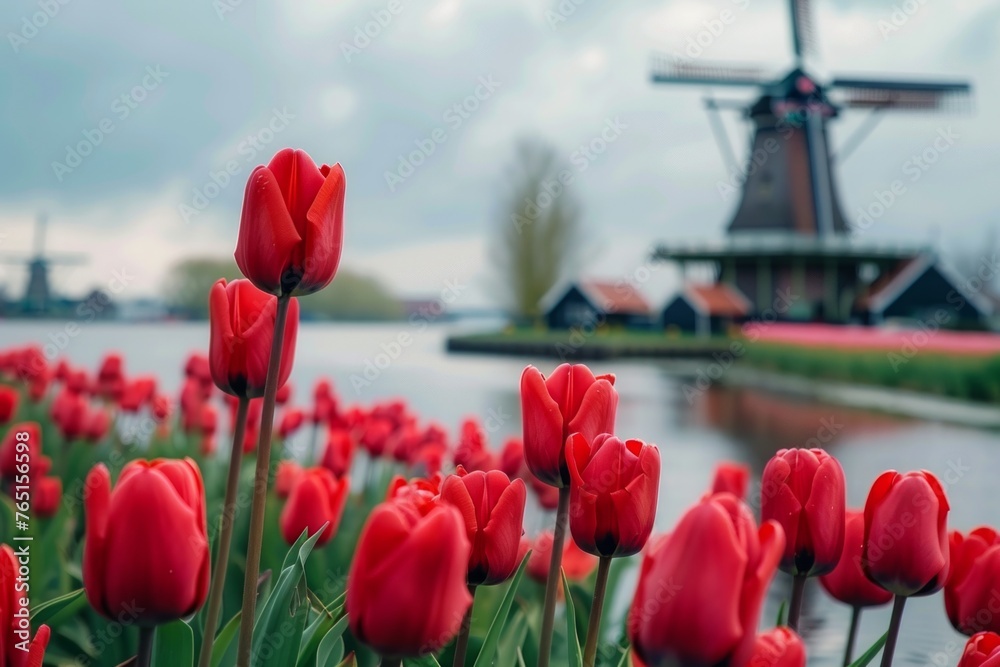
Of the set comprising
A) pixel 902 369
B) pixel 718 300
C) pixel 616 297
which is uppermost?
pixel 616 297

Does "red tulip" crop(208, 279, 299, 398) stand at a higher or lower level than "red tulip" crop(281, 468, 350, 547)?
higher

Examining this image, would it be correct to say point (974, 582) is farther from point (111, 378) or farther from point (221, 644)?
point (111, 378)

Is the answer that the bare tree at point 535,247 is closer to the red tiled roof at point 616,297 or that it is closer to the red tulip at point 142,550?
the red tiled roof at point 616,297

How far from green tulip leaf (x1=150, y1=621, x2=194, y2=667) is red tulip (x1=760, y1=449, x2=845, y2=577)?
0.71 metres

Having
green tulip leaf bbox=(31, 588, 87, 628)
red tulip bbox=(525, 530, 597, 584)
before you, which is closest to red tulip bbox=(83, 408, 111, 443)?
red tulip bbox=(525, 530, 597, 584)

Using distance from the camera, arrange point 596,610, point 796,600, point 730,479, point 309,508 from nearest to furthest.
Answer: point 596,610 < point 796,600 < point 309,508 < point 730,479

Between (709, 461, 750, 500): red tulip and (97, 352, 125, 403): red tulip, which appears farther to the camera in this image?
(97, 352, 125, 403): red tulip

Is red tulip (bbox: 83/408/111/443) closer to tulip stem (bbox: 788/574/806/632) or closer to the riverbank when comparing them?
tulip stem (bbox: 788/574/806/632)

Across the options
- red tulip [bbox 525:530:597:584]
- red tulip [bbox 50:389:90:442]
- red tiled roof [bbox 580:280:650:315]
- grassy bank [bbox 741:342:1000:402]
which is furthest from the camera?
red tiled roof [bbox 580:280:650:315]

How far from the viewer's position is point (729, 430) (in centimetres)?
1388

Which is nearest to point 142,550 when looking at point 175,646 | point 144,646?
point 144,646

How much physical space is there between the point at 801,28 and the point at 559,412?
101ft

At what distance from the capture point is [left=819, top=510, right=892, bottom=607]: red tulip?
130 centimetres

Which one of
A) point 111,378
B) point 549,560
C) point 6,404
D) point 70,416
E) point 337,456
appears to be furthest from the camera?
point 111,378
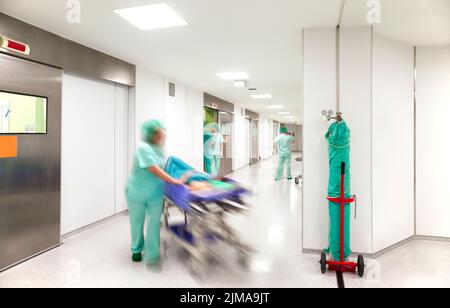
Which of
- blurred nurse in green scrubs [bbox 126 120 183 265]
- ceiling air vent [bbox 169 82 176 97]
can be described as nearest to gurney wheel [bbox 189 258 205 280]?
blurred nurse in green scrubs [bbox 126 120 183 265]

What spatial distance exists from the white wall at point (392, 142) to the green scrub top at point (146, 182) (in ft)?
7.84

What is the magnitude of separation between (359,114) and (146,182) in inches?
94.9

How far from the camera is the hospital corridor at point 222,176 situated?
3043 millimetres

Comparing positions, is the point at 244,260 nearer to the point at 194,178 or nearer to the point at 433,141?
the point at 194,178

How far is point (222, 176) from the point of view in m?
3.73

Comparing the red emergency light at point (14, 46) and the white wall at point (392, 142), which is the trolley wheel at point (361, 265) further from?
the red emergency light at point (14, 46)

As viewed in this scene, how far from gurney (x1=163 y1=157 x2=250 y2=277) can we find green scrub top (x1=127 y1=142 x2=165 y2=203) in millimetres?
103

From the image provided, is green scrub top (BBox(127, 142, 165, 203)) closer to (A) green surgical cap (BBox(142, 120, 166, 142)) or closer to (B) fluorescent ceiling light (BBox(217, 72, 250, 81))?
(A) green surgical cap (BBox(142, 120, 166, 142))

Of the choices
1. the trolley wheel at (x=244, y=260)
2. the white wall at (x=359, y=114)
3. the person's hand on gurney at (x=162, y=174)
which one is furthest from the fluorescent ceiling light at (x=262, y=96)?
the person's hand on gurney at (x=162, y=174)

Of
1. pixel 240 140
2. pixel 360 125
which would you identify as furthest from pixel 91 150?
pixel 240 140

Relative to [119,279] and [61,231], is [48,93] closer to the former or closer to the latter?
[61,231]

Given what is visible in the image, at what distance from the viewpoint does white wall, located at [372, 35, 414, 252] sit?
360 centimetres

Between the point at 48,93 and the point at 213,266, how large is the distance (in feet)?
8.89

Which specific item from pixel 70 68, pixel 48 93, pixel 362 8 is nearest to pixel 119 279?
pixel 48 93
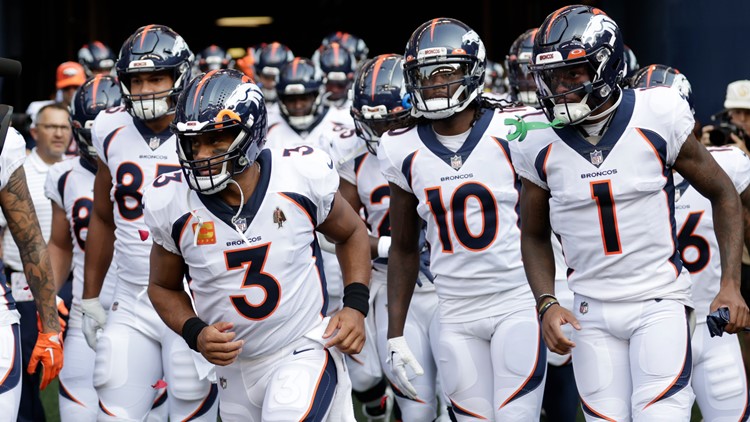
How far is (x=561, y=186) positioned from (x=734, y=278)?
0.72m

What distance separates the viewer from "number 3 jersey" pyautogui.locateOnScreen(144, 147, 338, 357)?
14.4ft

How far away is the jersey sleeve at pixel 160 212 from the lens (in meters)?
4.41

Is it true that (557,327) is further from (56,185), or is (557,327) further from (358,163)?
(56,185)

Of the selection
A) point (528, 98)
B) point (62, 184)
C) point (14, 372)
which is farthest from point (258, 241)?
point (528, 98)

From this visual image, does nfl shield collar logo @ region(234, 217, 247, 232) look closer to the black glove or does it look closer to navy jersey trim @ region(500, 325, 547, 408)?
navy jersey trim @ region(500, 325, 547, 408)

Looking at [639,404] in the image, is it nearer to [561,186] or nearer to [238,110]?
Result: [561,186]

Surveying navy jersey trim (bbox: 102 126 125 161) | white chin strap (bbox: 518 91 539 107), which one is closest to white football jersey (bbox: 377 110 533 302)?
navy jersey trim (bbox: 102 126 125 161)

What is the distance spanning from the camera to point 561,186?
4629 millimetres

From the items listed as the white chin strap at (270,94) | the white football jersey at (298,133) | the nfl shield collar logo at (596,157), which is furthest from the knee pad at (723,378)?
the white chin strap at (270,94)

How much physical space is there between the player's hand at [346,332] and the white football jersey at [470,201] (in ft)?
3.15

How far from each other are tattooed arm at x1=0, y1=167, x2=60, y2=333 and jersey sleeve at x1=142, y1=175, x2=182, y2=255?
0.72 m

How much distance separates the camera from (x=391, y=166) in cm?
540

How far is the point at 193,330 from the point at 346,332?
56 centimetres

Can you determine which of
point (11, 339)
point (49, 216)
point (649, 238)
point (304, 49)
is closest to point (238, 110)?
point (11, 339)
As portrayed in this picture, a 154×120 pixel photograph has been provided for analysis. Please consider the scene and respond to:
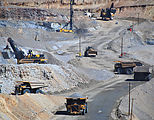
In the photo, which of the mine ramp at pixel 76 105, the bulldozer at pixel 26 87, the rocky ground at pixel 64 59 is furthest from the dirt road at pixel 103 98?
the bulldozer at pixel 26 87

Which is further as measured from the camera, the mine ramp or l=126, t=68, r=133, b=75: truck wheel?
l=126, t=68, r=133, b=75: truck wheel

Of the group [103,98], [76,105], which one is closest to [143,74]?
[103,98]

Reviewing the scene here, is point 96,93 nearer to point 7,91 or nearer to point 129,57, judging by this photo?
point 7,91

--

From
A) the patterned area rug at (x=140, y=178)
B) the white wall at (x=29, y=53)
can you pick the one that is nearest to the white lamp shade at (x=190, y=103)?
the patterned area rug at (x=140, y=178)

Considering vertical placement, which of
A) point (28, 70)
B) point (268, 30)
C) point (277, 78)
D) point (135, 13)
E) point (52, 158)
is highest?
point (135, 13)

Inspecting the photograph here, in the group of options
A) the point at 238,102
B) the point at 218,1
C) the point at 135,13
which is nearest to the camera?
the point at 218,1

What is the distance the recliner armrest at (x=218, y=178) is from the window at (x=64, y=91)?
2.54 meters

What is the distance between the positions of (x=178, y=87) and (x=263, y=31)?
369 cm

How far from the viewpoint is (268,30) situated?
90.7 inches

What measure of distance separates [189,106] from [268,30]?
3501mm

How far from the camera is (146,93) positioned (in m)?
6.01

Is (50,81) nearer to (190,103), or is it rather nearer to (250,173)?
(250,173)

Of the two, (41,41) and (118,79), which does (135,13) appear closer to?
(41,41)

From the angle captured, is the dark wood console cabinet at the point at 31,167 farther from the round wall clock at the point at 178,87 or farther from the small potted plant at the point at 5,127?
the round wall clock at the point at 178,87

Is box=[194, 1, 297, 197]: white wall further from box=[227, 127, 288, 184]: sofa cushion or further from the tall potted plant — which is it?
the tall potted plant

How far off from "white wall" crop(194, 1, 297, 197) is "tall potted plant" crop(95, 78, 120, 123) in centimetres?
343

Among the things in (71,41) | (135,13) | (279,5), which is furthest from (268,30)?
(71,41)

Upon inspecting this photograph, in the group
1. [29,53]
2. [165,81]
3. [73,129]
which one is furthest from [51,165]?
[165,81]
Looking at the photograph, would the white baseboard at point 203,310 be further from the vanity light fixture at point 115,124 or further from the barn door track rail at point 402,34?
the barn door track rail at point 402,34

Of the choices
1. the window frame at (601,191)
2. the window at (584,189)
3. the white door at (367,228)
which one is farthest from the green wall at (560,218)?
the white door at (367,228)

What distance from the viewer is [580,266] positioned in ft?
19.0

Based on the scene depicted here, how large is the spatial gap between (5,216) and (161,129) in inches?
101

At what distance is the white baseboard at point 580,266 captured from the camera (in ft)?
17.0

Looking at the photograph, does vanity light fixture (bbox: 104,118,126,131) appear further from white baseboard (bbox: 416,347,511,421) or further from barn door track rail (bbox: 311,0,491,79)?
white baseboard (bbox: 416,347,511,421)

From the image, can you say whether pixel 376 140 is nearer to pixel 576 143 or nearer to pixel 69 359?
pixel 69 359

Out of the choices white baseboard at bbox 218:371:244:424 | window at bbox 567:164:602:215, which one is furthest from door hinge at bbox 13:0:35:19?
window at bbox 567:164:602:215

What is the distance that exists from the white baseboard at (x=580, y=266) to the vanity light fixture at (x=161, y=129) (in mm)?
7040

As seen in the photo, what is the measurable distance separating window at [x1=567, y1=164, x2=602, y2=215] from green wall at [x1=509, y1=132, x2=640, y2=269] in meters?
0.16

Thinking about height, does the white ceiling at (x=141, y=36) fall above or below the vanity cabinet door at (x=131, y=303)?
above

...

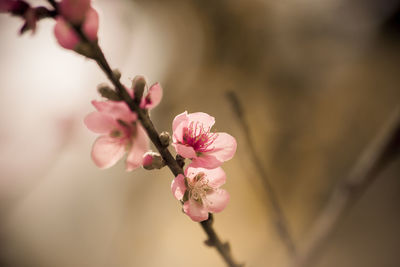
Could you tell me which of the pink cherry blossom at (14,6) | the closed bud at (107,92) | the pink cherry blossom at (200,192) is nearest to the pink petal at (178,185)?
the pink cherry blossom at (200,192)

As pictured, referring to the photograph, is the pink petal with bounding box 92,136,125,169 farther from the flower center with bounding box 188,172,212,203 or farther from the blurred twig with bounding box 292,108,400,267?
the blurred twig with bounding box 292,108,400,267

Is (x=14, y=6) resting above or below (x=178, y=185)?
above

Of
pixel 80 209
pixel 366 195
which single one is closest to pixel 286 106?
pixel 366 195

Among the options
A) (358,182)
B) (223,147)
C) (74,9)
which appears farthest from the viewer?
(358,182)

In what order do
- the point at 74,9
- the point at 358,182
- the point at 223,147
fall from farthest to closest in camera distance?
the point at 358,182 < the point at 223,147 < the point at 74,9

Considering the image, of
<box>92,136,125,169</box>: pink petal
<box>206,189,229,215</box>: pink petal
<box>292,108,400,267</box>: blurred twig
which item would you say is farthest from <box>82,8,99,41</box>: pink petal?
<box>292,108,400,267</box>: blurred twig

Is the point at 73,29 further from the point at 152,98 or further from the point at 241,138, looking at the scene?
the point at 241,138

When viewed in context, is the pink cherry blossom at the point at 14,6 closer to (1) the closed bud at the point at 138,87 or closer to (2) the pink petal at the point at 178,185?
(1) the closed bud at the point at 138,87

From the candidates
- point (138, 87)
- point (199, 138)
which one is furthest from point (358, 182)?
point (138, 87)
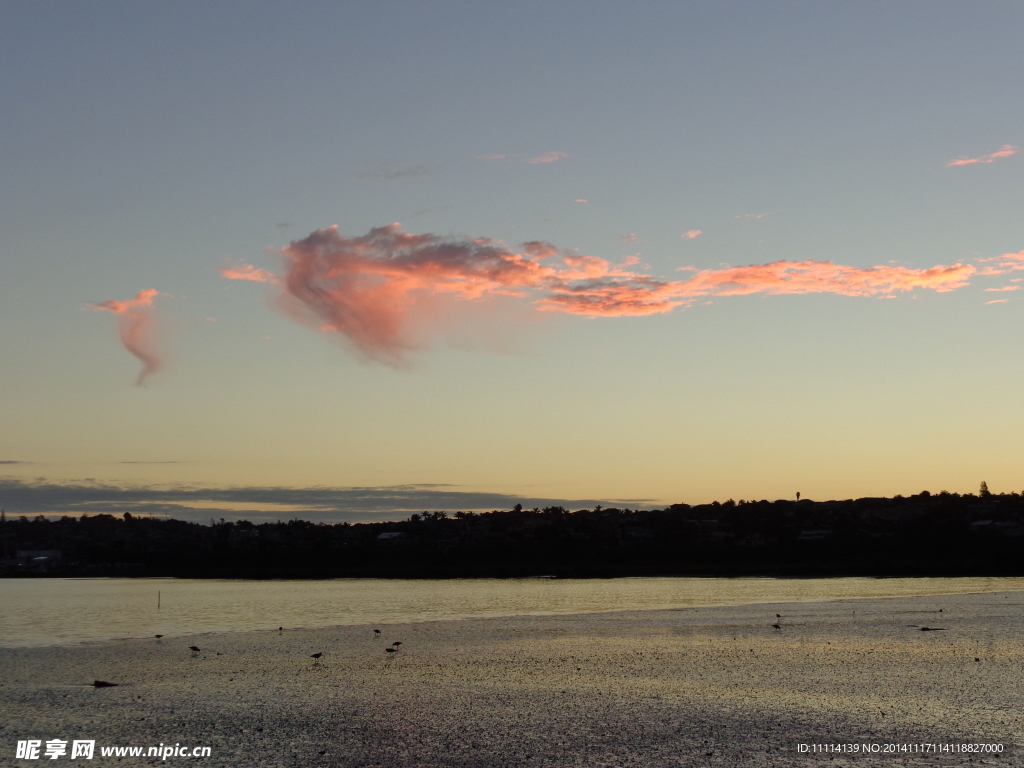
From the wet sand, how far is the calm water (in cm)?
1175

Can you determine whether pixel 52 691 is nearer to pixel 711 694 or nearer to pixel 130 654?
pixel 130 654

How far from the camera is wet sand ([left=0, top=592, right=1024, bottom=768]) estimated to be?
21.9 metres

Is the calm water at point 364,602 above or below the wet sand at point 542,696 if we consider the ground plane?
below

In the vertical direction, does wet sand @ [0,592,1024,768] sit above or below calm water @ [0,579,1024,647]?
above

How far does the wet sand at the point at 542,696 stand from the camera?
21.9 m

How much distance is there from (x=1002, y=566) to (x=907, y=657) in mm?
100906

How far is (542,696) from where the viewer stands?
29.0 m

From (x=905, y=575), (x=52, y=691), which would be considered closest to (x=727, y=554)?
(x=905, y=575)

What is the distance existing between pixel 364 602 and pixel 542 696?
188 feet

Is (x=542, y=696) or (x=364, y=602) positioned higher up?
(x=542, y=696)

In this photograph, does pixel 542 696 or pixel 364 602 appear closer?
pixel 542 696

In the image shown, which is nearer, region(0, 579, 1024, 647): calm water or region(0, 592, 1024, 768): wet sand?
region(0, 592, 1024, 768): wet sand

> Task to complete
Report each line of the records above that contains the word "water". Case matters, so match uppercase and lowercase letters precisely.

> The completed task
From the wet sand, how far is the calm water (in cm)?
Is the calm water at point 364,602 above or below the wet sand at point 542,696 if we consider the ground plane?
In the vertical direction, does wet sand @ [0,592,1024,768] sit above or below calm water @ [0,579,1024,647]?
In the image shown, which is nearer, region(0, 579, 1024, 647): calm water or region(0, 592, 1024, 768): wet sand?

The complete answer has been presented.